L’origine et le maintien de comportements altruistes chez les animaux s’expliquent par les liens de parenté entre individus. C’est ce que confirme une étude menée par des biologistes du Département d’écologie et évolution de l’UNIL et qui vient de paraître dans le journal « PNAS ».
Au sens biologique, on parle d’altruisme quand, par ses actions, un être vivant réduit ses propres chances de reproduction et de survie (sa « fitness ») pour augmenter celle des autres. Chez certaines espèces de martins-pêcheurs par exemple, au lieu de fonder une famille, les jeunes restent quelques temps au nid pour aider leurs parents à élever les autres oisillons.
Ces comportements ont longtemps laissé les scientifiques perplexes. En effet, la sélection naturelle favorise normalement tout gène qui accroît la reproduction et la survie d’un individu. Ceci, dans le but « égoïste » que ce dernier transmette son propre patrimoine génétique. L’altruisme aurait ainsi dû disparaître avec le temps. Alors comment se fait-il que, dans un monde où chaque animal lutte pour sa survie, consacrer du temps et de l’énergie pour aider son prochain reste monnaie courante ?

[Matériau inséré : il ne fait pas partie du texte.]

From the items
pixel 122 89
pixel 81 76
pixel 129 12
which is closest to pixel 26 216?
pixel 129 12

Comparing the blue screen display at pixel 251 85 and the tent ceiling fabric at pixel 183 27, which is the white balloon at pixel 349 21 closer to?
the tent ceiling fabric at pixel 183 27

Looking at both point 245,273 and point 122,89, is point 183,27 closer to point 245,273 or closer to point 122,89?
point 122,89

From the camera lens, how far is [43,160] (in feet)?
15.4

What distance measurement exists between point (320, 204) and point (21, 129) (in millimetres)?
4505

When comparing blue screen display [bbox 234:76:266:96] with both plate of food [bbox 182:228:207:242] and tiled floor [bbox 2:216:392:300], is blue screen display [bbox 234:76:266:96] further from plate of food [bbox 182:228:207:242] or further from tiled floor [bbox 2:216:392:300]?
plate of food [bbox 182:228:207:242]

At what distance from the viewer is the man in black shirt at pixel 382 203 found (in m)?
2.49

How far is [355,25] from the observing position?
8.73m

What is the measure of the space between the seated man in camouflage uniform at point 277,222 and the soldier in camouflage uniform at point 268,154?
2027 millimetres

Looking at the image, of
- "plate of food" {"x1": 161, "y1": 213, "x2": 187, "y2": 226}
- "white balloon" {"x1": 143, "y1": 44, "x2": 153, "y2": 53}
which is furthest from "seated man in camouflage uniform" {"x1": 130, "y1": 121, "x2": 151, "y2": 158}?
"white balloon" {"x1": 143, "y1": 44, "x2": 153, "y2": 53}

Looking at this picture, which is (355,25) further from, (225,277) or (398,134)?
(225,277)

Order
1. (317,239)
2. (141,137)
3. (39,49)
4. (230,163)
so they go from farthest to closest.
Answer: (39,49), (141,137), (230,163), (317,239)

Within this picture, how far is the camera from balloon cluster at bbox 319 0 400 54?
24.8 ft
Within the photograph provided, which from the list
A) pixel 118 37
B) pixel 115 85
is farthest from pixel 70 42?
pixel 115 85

Aider oui, mais pas n’importe qui
Une étude, dirigée par les Profs Laurent Lehmann et Laurent Keller au Département d’écologie et évolution (DEE) de la Faculté de biologie et de médecine de l’UNIL, montre que les liens de parenté entre individus constituent la seule explication possible au fait que l’altruisme se perpétue. Les travaux ont été publiés début novembre 2020 dans la revue Proceedings of the National Academy of Sciences of the United States of America (PNAS).
« Selon la théorie appelée "sélection de parentèle", la sélection naturelle peut mener à une diminution du succès reproducteur d’un organisme, tout en favorisant celui d’un autre, à condition que le donneur (l’altruiste) et le receveur soit apparentés, explique Laurent Keller. Prenez deux sœurs, illustre le spécialiste. Elles partagent 50% de leurs gènes. Si l’une des deux investit son énergie pour que la seconde puisse faire deux fois plus de bébés, alors la première verra tout de même ses propres gènes – ceux qu’elle a en commun avec sa sœur – transmis à la génération suivante, ses neveux et nièces. » Ainsi, même si la « donneuse » ne perçoit pas de profit direct, elle aura tout de même propagé son patrimoine indirectement, via un parent.
Abeilles, écureuils et oiseaux, tous prêtent main forte
Des comportements altruistes ont été documentés chez plus de 220 espèces d’oiseaux et 120 espèces de mammifères. Certains écureuils, qui crient pour avertir d’un danger, le font bien plus souvent lorsqu’ils sont entourés de leurs proches. Au péril de leur propre vie.
Les cas les plus extrêmes se trouvent parmi les insectes sociaux. Chez les fourmis et les abeilles, les ouvrières ne se reproduisent pas et consacrent leur existence à veiller sur la colonie et la reine, leur mère, seul individu fertile. Les abeilles, en piquant, donnent même leur vie pour protéger les intérêts des leurs. « Mais il ne faut pas s’imaginer que l’individu ait une quelconque intention consciente de vouloir se sacrifier pour ses proches, avertit Laurent Keller. Ce sont des processus évolutifs qui ont sélectionné, génération après génération, les gènes qui favorisent l’altruisme. »
Une idée remise au goût du jour
La théorie de la « sélection de parentèle » a été développée dans les années 60 par le biologiste britannique William Donald Hamilton. « Pendant les décennies qui ont suivi, des chercheurs, se focalisant parfois sur l’évolution humaine, ont prétendu avoir trouvé des alternatives pour expliquer comment l’altruisme pouvait se perpétuer », relatent le Profs Keller et Lehmann. Or ici, Tomas Kay, doctorant au DEE et premier auteur de l’étude, a compulsé 200 articles scientifiques traitant de l’évolution de l’altruisme. Résultat, les travaux publiés dans PNAS montrent qu’à chaque fois où la sélection de parentèle n’a pas été prise en considération, voire occultée, elle opère en réalité bel et bien. « Nos résultats prouvent que le principe fondateur découvert par Hamilton est la seule explication possible au fait que l’altruisme existe encore et évolue », conclut le trio.